╭─ Material shown

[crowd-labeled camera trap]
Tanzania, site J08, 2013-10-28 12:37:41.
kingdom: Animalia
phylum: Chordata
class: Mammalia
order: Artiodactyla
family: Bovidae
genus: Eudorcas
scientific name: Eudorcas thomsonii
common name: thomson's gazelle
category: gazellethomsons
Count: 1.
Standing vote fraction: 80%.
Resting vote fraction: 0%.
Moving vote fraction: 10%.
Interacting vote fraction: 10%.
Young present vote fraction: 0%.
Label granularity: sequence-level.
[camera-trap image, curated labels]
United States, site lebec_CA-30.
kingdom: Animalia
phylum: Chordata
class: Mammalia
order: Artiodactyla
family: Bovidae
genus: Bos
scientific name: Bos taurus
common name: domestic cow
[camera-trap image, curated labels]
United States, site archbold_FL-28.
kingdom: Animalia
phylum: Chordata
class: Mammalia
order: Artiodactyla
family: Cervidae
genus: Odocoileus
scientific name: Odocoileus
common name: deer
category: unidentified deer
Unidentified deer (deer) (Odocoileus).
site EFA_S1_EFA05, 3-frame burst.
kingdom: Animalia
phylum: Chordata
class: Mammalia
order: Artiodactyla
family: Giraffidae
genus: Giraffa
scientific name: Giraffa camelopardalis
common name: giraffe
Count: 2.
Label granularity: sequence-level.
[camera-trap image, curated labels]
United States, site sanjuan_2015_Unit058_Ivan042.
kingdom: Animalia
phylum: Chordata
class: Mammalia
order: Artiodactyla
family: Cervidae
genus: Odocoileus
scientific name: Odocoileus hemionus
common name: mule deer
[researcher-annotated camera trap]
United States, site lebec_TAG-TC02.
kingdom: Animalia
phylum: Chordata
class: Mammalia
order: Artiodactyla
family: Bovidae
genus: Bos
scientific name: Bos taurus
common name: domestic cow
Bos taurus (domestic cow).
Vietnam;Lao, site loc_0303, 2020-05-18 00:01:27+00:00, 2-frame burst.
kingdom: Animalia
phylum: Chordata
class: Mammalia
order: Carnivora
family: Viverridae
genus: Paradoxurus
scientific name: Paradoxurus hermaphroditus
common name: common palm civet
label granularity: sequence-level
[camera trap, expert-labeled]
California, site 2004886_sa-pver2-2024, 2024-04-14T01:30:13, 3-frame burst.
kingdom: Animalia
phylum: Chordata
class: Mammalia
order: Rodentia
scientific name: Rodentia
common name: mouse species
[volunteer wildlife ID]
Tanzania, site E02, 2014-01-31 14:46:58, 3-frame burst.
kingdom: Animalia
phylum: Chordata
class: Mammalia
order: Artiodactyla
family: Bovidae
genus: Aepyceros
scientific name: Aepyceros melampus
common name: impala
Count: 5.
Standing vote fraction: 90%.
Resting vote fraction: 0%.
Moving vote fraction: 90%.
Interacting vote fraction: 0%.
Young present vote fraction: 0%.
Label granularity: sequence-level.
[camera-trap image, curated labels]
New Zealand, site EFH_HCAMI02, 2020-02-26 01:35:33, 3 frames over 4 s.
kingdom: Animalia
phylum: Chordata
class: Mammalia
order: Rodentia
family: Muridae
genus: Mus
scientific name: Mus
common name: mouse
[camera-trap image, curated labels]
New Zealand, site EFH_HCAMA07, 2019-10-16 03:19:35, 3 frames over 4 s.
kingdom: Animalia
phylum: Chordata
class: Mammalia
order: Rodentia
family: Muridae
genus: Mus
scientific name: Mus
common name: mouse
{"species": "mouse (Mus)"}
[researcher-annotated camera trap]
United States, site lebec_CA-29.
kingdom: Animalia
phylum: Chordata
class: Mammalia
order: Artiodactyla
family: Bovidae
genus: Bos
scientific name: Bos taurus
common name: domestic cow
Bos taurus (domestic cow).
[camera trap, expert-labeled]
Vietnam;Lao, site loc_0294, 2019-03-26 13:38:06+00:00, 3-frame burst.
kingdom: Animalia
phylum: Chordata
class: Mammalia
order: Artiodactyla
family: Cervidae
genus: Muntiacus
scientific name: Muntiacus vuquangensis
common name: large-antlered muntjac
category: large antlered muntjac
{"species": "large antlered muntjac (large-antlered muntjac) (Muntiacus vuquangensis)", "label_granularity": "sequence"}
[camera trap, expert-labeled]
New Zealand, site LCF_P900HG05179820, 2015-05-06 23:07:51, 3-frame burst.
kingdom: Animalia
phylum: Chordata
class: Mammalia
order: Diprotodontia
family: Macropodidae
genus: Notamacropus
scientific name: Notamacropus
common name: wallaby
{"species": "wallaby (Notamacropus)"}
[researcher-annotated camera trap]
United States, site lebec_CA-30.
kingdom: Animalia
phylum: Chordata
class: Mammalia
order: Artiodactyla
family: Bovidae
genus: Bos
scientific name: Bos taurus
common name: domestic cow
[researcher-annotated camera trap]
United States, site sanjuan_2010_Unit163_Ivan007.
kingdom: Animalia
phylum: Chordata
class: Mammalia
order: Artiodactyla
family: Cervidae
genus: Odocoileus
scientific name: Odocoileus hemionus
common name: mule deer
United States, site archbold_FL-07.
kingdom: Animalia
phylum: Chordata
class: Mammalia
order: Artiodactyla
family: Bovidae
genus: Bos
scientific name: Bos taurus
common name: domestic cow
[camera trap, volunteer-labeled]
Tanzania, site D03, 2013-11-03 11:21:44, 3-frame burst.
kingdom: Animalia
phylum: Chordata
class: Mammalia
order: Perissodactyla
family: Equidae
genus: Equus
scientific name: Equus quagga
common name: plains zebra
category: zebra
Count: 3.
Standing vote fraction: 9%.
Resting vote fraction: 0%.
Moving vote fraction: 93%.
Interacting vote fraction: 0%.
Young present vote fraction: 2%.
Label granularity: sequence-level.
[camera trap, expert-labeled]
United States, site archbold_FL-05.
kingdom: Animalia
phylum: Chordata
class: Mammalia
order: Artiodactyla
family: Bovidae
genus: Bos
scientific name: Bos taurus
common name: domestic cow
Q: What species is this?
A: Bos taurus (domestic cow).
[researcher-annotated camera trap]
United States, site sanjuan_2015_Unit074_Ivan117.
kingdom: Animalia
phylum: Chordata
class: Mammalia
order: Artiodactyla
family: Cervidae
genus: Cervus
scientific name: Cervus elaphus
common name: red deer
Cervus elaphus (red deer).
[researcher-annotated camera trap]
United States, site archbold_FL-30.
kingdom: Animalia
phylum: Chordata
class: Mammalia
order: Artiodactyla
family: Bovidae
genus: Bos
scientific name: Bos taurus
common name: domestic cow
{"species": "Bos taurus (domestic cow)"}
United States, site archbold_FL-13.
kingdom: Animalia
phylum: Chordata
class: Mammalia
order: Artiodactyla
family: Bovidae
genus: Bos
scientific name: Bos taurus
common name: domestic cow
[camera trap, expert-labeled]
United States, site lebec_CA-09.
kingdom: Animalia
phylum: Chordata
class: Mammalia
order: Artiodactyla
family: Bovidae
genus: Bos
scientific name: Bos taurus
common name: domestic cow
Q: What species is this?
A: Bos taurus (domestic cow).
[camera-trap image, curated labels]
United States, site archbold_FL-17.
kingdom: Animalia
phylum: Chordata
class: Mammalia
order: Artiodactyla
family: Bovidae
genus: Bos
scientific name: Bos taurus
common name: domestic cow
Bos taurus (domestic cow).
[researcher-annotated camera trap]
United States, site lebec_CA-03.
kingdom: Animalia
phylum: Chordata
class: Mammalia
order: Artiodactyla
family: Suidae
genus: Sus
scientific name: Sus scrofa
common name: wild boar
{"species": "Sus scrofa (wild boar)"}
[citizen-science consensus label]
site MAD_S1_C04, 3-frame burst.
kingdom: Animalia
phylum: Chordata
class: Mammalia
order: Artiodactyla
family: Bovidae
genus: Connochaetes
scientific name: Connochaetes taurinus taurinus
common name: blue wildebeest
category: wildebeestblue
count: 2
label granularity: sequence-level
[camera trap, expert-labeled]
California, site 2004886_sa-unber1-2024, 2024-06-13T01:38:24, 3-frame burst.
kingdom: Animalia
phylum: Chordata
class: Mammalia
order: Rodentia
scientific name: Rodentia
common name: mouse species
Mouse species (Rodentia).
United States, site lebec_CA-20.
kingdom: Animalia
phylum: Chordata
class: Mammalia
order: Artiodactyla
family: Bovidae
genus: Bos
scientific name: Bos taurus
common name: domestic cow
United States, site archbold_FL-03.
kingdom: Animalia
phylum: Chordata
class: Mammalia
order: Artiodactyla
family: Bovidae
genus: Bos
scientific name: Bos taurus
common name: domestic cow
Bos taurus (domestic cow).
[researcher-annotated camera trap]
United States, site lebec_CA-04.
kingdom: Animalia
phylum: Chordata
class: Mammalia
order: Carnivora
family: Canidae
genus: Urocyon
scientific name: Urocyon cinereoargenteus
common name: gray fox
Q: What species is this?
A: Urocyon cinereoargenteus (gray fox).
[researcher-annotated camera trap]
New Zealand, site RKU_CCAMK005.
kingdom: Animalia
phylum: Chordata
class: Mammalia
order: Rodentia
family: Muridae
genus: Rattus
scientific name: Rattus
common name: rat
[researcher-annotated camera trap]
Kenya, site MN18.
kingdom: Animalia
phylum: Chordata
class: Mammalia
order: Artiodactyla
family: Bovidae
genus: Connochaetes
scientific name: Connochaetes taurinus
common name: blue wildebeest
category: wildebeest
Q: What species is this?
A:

╰─

**Task objective**
Report every line in the data that holds "Tanzania", copying each one.

**Output for this exercise**
Tanzania, site J08, 2013-10-28 12:37:41.
Tanzania, site E02, 2014-01-31 14:46:58, 3-frame burst.
Tanzania, site D03, 2013-11-03 11:21:44, 3-frame burst.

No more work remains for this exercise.